Frog in the kitchen, elephant in the living room

Frog in the kitchen, elephant in the living room

Although the global liquidity glut has come to an end, the slackness it has caused remains. Tepid water is no use to the frog when the water has already started boiling.

Historically low volatility and high risk appetite felt like an “endless love story” that took asset prices in the markets to their peaks.

International markets closed with sharp falls last week as the players became more convinced of a rapid rise in interest rates after the U.S. high wage increase and employment data was released.

On the other hand, developments in Turkey emerge as a joke. Despite a slump in stocks and rise in rates in the international markets, exercises on “how to cut interest rates” despite high inflation have kicked off at the national level.

In the last 10 days the yield on the 10-year U.S. Treasuries jumped 25 basis points to 2.9 percent, the highest rate since Jan. 2014. Let me remind you that in Dec. 2013 the U.S. bond yields reached 3 percent after then Federal Reserve Governor Ben Bernanke made a speech hinting at the end of the loose monetary policy. Now we are close to that point again.

While efforts to lower interest rates re-emerge, key inflation indicators based on 2003 indexes are at their worst levels. Shocks of food and energy prices are understandable but core inflation rate is also at its worst level in 15 years. Moreover, disruption of price setting behavior is in a similar position.

In January, the inflation rate showed a decline on an annual basis. This was caused by the base effect. Since the index had seen rises in Jan. 2017, the annual inflation rate decreased from 11.9 percent to 10.3 percent.

An important question is this: Do the declared inflation data of January imply a prospective decline? My answer is no.

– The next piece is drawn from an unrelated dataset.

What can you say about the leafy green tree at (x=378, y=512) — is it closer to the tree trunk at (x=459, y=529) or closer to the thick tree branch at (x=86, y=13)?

First of all, the core inflation rate of January is still close to the highest levels of the same month in the last 10 years and is above the average. An annual increase is stable at the level of 12 percent.

When it comes to the increase of producer prices, a one-percent rise in January is not low. It is lower than last year’s rate but it was the slump in energy prices that dragged it down. And it is probably a one-off. This argument is confirmed by the 1.6 increase in manufacturing industry prices, the “admiral” of all producer prices, in January. This is higher than the December rates. The pressure on production costs continues.

Intermediate good prices, the main element of production inputs, rose 1.9 percent on a monthly basis. It is higher than the previous month but slightly lower than the last three-month average. Similarly durable goods prices have risen 2 percent and capital goods prices have risen 2.3 percent. These are very high increases for a country whose annual inflation target is 5 percent. It is hard to believe that the industrialists could undertake these hikes not to increase the final product prices.

There cannot be a “developed country” on earth with production costs rising 15-20 percent annually and with a core inflation trend of 10 percent. Even if such a country existed, the conversation would focus on how to find a remedy for the inflation problem, not on how to cut the interest rates.

Not just food prices

Sadly, “throwing the ball out of bounds” has been a national sport in Turkey. It is like focusing only on food price increases in the kitchen while the significant core inflation rate, which excludes food and energy prices, resembles an elephant sitting in the middle of the living room. Maybe even that would be alright if the necessary steps to cure the problem were taken.

As “food committees” gather, every so often the costs of cutting-rates sessions are forgotten. Take the Yavuz Sultan Selim Bridge. There you see how ill-planned infrastructure projects create extra costs as they cause endogeneity.

In Istanbul, which has become a megalopolis, this effect can be observed on distribution channels. Transportation and distribution or logistics come first. To limit public money allocated to the ill-planned bridge, all trucks and vans crossing the Bosphorus have been obliged to use this new bridge, which is 2.5 times more expensive. Transportation costs jumped, especially for foods.

Back to the starting point. While Ankara is making efforts to cut interest rates, households and companies are buying foreign currency to hedge against inflation. Exchange rates are rising. Costs are rising. Bridge tolls, priced on US Dollars value, are rising. Food prices are rising.

On top of that, world developments tend to increase the value of foreign currencies on which we are highly dependent. It is clear that changing the external conjuncture will make things more difficult. So what’s the point in turning the heat of the cooker?